Zunächst klingt es ja, als ob Gott dem Satan beweisen müsse, daß Hiob ihm treu ist! Dies wäre jedoch eine falsche Annahme, denn Gottes Urteil über den Menschen gilt unabhängig von der Sicht der Geschöpfe und erst recht vom Blickwinkel des Versuchers aus! Doch Gott bindet die Kraft des Bösen in seinen Heilsplan ein, was ein besonderer Aspekt seiner Allmacht ist! Der Teufel war ja – wie alles, was Gott geschaffen hat – gut! Er wurde also nicht etwa böse erschaffen oder entstand gar aus sich selbst als eine Art „zerstörerische Antikraft“, wie manche falsche Lehren vermitteln wollen!

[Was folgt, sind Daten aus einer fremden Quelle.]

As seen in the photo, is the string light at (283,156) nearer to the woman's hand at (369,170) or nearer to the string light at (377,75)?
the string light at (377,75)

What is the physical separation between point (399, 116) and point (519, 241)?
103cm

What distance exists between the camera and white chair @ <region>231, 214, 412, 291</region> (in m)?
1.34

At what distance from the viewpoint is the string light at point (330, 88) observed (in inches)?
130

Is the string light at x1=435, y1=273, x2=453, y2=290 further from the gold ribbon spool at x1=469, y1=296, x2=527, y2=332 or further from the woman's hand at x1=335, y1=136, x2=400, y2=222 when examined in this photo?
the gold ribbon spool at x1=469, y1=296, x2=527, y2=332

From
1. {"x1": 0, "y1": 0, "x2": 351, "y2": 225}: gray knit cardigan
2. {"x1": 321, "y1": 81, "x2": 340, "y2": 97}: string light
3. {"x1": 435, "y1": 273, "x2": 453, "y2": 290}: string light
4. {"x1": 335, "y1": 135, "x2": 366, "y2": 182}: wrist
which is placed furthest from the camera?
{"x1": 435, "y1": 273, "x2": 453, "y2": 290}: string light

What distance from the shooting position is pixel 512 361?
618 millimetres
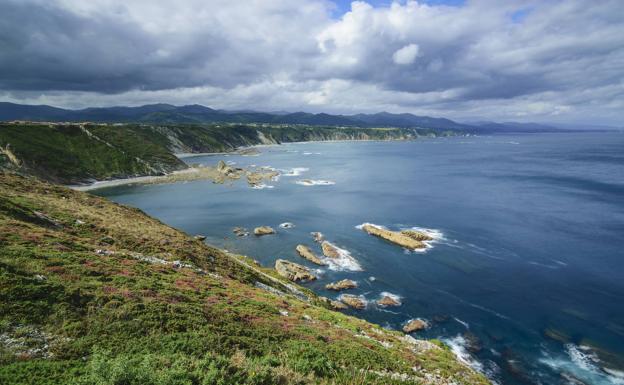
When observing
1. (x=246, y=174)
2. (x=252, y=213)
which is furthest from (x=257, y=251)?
(x=246, y=174)

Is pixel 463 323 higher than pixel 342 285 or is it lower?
lower

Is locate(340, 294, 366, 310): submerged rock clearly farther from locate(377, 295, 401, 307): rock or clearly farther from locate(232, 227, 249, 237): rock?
locate(232, 227, 249, 237): rock

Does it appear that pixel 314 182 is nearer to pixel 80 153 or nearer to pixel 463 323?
pixel 463 323

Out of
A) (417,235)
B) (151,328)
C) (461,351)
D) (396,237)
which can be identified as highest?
(151,328)

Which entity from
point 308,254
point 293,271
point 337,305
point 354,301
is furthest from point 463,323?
point 308,254

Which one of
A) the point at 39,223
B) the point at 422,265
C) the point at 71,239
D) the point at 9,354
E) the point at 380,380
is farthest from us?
the point at 422,265

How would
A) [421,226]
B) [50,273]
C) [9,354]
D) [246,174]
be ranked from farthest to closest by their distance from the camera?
[246,174] < [421,226] < [50,273] < [9,354]

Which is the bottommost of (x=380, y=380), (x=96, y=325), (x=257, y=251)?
(x=257, y=251)

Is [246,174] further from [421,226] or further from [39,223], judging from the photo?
[39,223]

Als vernünftiges Geschöpf hat Gott dem Engel die Freiheit als Gabe mitgegeben, damit er auf seine Liebe antworten kann, um ihm zu dienen und um – wie alle Geschöpfe – an der Herrlichkeit Gottes Anteil zu nehmen, denn wahre Liebe braucht die Freiheit als Grundlage! Doch diese Freiheit wurde von ihm und anderen Engeln mißbraucht. So wurde der Engel zum Satan, also zum Widersacher!
Um es anders auszudrücken: Der Satan versucht seine Gaben im Mißbrauch der Freiheit gegen die Pläne Gottes einzusetzen! Da der Satan aber noch nicht für immer in den See von Feuer und Schwefel geworfen ist, wo auch das Tier und der Lügenprophet sind und wo sie bei Tag und Nacht in alle Ewigkeit gepeinigt werden (vgl. Apk 20,10), kann er mit Gottes Zulassung die Menschen versuchen!
Wichtig ist die Betonung von Gottes Zulassung, denn auch in den leidvollen Prüfungen, welche die Versuchungen aller Art darstellen, verfolgt Gott eine andere Absicht als der Satan! Im heutigen Text sind die Absichten klar: Der Satan – „der Ankläger unserer Brüder“ (Apk 12,10) – möchte nachweisen, daß Hiob nur aus eigenem Interesse Gott ehrt! Gott hingegen gibt Hiob die Gelegenheit, seine Liebe zu ihm zu beweisen! Im heutigen Text begegnen wir dem geprüften Hiob, wie er seine Hingabe an Gott im Gefolge schwerer Prüfungen wunderbar ausdrückt!
Dieses Muster liegt also den Versuchungen zugrunde: Die Unheilsabsichten Satans verwandelt der Herr durch seine Weisheit in Pläne des Heils! Von diesem Wissen ausgehend, daß die Versuchungen uns im Grunde genommen stärken sollen, ruft uns der Heilige Jakobus zu: „Erachtet es für lauter Freude, meine Brüder, wenn ihr in mannigfache Versuchungen geratet. Ihr wißt ja, daß die Erprobung eures Glaubens Standhaftigkeit bewirkt; die Standhaftigkeit aber soll zu einem vollendeten Werk werden, damit ihr vollkommen und untadelig seid und in nichts versagt!“ (Jak 1,2-4).
Gott nimmt also die Auflehnung Satans solange in Dienst, wie er es in seinem Heilsplan vorgesehen hat! Deshalb dürfen wir nie verzagen, wenn persönliche Prüfungen kommen oder wenn wir sehen, wie derzeit die Kirche in besonderer Weise gereinigt wird! Der Teufel versucht uns zu entmutigen, damit wir aufgeben, uns völlig zurückziehen und das Evangelium nicht mehr verkünden!
Gott hingegen will uns stärken, damit wir uns noch tiefer mit ihm verbinden, noch mehr glauben, der Kirche treu bleiben und lernen, wie man sich gegen den Satan wehren kann!
Bei allen Prüfungen gilt es immer die Verbindung mit dem Herrn zu halten und zu verstehen, daß er stets bei uns bleibt, ob wir dies fühlen oder nicht, und nie das Vertrauen zu verlieren! Auf diese Weise werden wir gestärkt, und manches kann von uns abfallen, was nicht zum Wesentlichen unseres Glaubensweges gehört!